-- BEGIN --

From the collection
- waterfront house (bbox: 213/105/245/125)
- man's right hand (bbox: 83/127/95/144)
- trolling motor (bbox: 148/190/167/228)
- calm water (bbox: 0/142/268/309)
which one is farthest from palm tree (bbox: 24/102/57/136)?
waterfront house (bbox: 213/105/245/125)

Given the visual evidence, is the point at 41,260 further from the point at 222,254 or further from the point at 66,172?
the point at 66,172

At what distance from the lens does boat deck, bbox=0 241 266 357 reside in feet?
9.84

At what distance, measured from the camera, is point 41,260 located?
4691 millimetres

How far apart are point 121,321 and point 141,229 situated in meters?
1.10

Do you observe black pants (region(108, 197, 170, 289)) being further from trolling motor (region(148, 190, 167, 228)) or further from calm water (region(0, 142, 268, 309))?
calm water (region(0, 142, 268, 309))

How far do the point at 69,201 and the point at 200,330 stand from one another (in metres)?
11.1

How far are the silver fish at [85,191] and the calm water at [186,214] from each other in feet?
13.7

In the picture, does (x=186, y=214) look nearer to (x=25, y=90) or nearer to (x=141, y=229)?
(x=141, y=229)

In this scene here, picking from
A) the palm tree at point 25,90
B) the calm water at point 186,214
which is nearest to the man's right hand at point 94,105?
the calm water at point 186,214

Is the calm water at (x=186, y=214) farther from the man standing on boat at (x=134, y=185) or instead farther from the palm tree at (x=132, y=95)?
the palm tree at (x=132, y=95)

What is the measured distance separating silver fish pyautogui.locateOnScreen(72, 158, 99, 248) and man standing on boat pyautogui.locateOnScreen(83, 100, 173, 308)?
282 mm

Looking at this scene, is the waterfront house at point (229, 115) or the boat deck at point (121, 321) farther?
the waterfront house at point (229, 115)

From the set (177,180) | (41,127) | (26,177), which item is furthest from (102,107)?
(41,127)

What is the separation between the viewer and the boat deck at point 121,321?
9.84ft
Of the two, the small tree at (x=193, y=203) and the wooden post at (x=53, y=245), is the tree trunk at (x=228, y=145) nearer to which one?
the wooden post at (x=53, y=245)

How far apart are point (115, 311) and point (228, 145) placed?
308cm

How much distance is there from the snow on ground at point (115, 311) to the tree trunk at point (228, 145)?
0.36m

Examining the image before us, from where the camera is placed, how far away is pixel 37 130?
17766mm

-- END --
-- BEGIN --

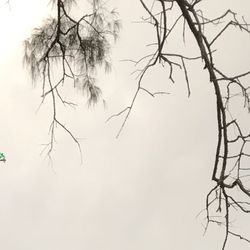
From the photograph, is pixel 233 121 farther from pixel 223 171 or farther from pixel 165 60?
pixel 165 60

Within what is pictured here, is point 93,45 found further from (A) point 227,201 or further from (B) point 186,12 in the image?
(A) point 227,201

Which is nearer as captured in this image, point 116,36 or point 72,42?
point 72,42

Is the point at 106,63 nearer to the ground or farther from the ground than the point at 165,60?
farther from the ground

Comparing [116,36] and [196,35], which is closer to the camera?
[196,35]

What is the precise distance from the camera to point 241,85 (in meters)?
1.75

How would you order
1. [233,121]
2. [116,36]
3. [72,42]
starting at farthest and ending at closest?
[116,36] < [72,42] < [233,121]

-- END --

→ Prompt
Pick out every line above that contains the string "house" and copy each of those lines. Case counts, so match capitalization exactly.

→ Written solution
- waterfront house (bbox: 213/105/245/125)
waterfront house (bbox: 213/105/245/125)
Looking at this scene, is the waterfront house at point (229, 115) or the boat deck at point (121, 321) farther?
the waterfront house at point (229, 115)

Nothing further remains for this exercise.